SELECTED PASSAGE:
-=-=-

Personally as a protestant Jew, I believe not. But if it helps make people happy and give structure to their lives to do so, then thats just fine.

Because it will change little, as far as our culture or our country are concerned. Because both were damned to destruction many years ago.

All we can do is possibly delay that period of human inspired destruction by a few decades at best.

By starting to use the individual god given intelligence we were nearly all born with. Instead of following false collectivist prophets and their bullshit man made ideologies.

We can all start today by turning off our TVs and radios. Then only ever turning them on again for test matches.

9 December 2007 at 02:52  
Anonymous nedsherry said...

Nedsherry is so funny, I nearly died laughing. Thanks, Nedsherry for making my day.

Any time. Is it Dr Lancaster?

The fact is that Chanukah is an incredibly important festival,

No, it isn't:

We are in the middle of Hanukah, the Jewish "festival of lights". For eight days we light a menorah (candelabra) and exchange presents. Some have spoken of Hanukah as the "Jewish Christmas", though this is wide of the mark (for a start it is a relatively minor festival). With Christmas being such a focal point in the British calendar, what then is the attitude of other faiths towards it?

http://www.guardian.co.uk/commentisfree/story/0,,2224351,00.html

The Jewish promotion of hanukkah is an attempt to blur and weaken the significance of Christmas, a major festival in a religion that, according to you (if you are Dr L), has spent 2000 years trying to exterminate the poor Jews.

so important that Dumbledoresarmy has written to my own blog, suggesting that everyone, not just the Jewish community, should be lighting Chanukah candles at the moment, in solidarity with the Jewish people and Israel at this terrible time for them.

-=-=-

DATA EXTRACTS:
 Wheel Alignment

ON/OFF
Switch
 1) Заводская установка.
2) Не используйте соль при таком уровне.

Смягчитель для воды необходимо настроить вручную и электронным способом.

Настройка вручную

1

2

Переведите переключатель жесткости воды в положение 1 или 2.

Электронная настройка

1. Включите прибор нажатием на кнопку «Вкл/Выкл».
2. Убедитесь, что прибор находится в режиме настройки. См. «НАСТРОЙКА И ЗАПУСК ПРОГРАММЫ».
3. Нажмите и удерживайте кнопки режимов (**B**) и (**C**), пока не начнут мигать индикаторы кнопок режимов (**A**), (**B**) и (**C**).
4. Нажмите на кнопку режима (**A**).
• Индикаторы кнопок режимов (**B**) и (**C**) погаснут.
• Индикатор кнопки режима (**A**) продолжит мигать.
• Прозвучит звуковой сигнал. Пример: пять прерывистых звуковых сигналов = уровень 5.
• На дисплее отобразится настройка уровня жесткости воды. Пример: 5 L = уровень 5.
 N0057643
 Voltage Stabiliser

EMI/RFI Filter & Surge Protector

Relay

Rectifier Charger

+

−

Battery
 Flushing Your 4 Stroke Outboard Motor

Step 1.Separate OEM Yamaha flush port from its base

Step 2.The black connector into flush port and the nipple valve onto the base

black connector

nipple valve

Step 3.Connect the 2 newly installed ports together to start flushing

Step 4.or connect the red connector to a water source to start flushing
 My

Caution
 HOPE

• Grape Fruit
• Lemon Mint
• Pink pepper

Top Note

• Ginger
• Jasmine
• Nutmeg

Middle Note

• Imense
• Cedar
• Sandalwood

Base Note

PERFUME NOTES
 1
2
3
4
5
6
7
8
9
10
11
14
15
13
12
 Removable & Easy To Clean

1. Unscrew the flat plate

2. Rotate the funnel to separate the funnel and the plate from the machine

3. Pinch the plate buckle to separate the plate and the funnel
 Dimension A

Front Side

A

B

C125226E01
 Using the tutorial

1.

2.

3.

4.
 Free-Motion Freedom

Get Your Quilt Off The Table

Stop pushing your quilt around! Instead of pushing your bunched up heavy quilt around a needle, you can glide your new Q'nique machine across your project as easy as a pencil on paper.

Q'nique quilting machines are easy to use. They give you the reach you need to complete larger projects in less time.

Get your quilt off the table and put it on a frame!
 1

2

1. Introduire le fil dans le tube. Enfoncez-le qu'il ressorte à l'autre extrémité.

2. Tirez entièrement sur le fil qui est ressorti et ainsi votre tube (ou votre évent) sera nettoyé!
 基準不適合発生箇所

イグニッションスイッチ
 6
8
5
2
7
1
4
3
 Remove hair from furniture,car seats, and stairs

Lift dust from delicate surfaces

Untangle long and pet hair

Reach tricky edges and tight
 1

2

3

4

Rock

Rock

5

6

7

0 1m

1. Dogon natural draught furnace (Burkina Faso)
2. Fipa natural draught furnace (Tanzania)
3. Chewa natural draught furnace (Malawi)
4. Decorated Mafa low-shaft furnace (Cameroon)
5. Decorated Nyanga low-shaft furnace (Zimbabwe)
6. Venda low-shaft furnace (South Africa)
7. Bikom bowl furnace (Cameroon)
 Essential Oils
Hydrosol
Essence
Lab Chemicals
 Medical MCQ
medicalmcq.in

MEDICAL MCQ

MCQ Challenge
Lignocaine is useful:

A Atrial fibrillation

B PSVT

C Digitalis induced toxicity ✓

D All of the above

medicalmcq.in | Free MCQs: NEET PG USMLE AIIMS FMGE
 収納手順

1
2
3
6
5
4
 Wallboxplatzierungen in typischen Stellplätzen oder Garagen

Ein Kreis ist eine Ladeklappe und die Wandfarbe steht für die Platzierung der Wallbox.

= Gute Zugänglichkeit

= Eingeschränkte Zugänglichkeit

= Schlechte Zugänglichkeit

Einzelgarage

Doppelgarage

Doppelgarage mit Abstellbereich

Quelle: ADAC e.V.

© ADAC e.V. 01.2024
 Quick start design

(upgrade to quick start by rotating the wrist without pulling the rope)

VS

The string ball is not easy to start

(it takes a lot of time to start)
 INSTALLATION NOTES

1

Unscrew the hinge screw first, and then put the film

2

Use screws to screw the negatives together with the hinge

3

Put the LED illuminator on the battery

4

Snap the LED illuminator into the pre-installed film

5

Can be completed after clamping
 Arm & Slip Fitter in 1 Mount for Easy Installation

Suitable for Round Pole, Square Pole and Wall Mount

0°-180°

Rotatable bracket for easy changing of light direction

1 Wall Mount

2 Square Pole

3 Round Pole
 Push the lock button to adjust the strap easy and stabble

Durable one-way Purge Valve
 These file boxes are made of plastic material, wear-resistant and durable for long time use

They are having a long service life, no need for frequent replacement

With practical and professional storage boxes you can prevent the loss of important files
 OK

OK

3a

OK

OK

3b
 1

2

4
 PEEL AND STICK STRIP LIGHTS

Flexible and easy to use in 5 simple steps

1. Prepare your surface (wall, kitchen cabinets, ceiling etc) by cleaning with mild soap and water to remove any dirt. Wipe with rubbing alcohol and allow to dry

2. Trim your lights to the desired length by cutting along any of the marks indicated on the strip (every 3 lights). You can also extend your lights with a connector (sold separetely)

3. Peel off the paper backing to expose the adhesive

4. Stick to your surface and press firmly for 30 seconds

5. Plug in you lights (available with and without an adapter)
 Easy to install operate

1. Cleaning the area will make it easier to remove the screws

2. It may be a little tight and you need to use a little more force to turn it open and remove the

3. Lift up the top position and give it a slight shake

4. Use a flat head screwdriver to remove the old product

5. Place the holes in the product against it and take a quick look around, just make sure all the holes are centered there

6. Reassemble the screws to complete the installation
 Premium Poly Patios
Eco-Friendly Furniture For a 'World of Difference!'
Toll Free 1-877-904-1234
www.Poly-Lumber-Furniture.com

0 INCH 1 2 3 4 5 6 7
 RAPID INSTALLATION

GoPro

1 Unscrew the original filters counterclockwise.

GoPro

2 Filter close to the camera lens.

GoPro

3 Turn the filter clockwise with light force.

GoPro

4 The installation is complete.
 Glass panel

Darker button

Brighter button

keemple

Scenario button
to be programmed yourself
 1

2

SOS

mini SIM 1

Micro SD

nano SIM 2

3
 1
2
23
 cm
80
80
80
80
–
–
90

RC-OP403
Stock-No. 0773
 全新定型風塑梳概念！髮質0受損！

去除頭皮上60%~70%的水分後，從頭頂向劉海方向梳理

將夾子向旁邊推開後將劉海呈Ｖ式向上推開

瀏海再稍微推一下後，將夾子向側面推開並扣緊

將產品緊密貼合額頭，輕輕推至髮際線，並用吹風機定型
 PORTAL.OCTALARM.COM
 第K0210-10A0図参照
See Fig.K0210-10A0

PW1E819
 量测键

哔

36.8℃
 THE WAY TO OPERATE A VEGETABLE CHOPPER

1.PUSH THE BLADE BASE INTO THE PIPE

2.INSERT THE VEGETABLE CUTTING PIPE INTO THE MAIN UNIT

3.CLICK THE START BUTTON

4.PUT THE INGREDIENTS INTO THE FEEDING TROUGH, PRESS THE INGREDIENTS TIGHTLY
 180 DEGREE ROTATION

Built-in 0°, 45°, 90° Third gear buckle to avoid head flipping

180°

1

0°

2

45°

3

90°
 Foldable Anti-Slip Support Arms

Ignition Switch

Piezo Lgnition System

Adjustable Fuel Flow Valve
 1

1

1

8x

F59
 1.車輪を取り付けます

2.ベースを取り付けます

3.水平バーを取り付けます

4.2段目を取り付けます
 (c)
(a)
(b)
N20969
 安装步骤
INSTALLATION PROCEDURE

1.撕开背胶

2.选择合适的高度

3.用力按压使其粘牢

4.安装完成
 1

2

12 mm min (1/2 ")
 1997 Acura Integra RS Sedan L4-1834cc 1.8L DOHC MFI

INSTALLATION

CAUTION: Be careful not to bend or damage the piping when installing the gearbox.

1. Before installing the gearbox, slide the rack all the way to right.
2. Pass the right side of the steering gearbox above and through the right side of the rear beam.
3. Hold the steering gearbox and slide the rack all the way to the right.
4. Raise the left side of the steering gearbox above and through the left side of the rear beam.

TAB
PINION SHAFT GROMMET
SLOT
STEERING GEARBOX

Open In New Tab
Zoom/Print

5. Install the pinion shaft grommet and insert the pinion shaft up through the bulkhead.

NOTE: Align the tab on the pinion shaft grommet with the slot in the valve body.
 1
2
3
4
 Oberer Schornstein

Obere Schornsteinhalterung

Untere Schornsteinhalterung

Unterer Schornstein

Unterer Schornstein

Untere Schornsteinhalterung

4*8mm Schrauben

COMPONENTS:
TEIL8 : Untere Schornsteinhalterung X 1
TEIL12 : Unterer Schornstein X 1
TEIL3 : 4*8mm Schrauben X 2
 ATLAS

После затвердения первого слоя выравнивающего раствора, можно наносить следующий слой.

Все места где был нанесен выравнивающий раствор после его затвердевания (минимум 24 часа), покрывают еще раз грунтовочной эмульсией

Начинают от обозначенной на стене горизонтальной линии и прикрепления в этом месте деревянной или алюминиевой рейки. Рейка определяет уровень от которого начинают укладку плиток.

-=-=-

Write out the Hanukkah comment thread word for word, between "All we can do" and "it Dr Lancaster?", inclusive.

All we can do is possibly delay that period of human inspired destruction by a few decades at best.

By starting to use the individual god given intelligence we were nearly all born with. Instead of following false collectivist prophets and their bullshit man made ideologies.

We can all start today by turning off our TVs and radios. Then only ever turning them on again for test matches.

9 December 2007 at 02:52  
Anonymous nedsherry said...

Nedsherry is so funny, I nearly died laughing. Thanks, Nedsherry for making my day.

Any time. Is it Dr Lancaster?